*** Block opens ***
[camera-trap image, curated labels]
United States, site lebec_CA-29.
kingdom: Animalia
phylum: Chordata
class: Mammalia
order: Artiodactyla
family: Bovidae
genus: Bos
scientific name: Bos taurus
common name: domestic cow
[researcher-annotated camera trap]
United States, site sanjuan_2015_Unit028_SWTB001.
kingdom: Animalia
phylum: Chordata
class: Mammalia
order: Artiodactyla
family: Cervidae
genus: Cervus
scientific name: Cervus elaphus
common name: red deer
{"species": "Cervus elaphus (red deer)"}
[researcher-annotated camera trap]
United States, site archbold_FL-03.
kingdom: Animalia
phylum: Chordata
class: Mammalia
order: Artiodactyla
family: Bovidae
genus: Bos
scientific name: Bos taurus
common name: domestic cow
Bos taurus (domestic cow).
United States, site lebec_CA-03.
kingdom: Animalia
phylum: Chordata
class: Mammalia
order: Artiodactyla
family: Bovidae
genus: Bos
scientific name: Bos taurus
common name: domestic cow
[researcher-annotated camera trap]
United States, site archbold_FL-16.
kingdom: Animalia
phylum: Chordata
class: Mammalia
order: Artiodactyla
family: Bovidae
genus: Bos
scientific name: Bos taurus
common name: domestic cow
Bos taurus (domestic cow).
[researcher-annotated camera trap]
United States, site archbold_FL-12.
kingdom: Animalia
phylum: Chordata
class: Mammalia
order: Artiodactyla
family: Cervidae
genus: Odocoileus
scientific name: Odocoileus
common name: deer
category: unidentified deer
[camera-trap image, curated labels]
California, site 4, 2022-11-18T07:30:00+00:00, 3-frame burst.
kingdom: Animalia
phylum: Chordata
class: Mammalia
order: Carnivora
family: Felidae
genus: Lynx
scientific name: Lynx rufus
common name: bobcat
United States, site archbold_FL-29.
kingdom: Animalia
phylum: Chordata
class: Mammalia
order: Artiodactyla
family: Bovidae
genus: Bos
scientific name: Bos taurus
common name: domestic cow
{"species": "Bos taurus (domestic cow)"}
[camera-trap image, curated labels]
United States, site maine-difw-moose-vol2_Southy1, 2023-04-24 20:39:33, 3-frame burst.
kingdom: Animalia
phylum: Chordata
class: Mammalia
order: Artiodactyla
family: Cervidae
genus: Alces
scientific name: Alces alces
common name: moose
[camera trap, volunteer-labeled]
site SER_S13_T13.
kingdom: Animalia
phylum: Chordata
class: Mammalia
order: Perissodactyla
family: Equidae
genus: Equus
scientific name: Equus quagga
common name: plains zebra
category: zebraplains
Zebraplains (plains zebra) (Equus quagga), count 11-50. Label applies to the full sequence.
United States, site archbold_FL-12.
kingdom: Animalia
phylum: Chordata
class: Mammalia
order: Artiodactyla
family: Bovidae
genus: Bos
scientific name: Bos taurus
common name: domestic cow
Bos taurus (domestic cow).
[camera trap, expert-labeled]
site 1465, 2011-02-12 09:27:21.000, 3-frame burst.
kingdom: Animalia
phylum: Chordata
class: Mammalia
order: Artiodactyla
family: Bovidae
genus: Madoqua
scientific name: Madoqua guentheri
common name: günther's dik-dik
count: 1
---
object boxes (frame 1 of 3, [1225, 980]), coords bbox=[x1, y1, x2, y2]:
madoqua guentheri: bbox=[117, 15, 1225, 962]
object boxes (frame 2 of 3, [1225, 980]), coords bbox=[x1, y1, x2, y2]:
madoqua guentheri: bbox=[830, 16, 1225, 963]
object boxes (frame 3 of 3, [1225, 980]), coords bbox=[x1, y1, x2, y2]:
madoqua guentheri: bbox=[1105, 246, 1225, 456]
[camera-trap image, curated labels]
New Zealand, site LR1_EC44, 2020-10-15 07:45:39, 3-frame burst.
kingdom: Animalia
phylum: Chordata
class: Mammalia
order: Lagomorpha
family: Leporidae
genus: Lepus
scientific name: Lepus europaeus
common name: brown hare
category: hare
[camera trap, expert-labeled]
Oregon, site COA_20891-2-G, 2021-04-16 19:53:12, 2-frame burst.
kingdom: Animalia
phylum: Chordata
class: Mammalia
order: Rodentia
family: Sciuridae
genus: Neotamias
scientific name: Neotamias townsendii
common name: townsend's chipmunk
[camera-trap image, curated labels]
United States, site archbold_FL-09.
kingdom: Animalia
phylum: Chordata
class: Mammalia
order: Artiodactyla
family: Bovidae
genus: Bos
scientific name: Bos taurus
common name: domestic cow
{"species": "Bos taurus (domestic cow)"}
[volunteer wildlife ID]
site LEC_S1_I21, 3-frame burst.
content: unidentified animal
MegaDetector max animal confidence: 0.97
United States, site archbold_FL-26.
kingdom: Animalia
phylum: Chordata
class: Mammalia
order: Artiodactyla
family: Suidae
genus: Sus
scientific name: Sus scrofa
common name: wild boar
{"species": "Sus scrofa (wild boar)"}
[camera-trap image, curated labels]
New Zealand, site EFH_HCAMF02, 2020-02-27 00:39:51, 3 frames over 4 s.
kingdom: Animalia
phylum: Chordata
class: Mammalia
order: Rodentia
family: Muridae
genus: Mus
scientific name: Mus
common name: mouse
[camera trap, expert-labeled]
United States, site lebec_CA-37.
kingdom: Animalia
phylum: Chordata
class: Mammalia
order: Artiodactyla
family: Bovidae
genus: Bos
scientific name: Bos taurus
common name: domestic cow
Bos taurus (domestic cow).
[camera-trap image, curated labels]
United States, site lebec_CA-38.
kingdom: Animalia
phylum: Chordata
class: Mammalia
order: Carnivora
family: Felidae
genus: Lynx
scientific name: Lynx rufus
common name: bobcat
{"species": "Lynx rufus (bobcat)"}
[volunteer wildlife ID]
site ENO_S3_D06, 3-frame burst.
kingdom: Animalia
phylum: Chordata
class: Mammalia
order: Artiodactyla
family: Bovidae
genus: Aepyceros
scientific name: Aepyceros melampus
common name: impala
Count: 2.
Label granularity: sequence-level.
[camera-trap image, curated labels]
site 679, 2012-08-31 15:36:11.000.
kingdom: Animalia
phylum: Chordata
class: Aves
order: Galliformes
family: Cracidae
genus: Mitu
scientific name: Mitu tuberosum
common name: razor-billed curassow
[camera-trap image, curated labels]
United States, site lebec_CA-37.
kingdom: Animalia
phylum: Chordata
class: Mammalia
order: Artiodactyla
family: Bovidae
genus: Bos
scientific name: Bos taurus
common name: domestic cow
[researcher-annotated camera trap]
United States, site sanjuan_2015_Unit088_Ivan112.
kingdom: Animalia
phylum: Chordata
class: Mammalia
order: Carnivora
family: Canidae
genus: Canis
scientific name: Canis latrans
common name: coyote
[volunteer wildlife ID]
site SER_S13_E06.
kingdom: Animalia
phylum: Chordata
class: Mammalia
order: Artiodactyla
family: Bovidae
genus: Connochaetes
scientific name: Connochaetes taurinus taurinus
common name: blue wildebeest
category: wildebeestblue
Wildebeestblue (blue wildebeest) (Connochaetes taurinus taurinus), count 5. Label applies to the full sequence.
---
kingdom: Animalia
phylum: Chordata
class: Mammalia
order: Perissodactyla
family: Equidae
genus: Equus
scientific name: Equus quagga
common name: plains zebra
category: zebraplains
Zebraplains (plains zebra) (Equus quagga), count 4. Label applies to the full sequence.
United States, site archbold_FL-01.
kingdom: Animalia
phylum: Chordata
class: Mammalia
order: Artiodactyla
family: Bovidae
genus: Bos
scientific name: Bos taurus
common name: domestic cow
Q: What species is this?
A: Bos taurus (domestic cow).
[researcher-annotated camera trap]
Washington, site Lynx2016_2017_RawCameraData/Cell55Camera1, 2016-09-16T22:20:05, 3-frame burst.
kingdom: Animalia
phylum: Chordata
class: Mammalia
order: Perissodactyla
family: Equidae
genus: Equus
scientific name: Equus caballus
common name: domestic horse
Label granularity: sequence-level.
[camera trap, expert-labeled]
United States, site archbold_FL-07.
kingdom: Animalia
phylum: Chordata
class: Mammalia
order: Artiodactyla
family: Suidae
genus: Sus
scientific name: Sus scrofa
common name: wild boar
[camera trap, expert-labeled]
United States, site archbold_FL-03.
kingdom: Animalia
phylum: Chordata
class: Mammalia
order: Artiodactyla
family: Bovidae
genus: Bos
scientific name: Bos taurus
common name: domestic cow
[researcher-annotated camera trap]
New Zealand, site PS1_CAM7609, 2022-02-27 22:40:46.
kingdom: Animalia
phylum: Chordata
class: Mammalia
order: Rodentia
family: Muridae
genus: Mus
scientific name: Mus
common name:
*** Block closes ***
## Aim of the task
Could you output, exactly and with nothing else, the lines from the start of the records through the line containing "genus: Odocoileus"?

## Exercise output
[camera-trap image, curated labels]
United States, site lebec_CA-29.
kingdom: Animalia
phylum: Chordata
class: Mammalia
order: Artiodactyla
family: Bovidae
genus: Bos
scientific name: Bos taurus
common name: domestic cow
[researcher-annotated camera trap]
United States, site sanjuan_2015_Unit028_SWTB001.
kingdom: Animalia
phylum: Chordata
class: Mammalia
order: Artiodactyla
family: Cervidae
genus: Cervus
scientific name: Cervus elaphus
common name: red deer
{"species": "Cervus elaphus (red deer)"}
[researcher-annotated camera trap]
United States, site archbold_FL-03.
kingdom: Animalia
phylum: Chordata
class: Mammalia
order: Artiodactyla
family: Bovidae
genus: Bos
scientific name: Bos taurus
common name: domestic cow
Bos taurus (domestic cow).
United States, site lebec_CA-03.
kingdom: Animalia
phylum: Chordata
class: Mammalia
order: Artiodactyla
family: Bovidae
genus: Bos
scientific name: Bos taurus
common name: domestic cow
[researcher-annotated camera trap]
United States, site archbold_FL-16.
kingdom: Animalia
phylum: Chordata
class: Mammalia
order: Artiodactyla
family: Bovidae
genus: Bos
scientific name: Bos taurus
common name: domestic cow
Bos taurus (domestic cow).
[researcher-annotated camera trap]
United States, site archbold_FL-12.
kingdom: Animalia
phylum: Chordata
class: Mammalia
order: Artiodactyla
family: Cervidae
genus: Odocoileus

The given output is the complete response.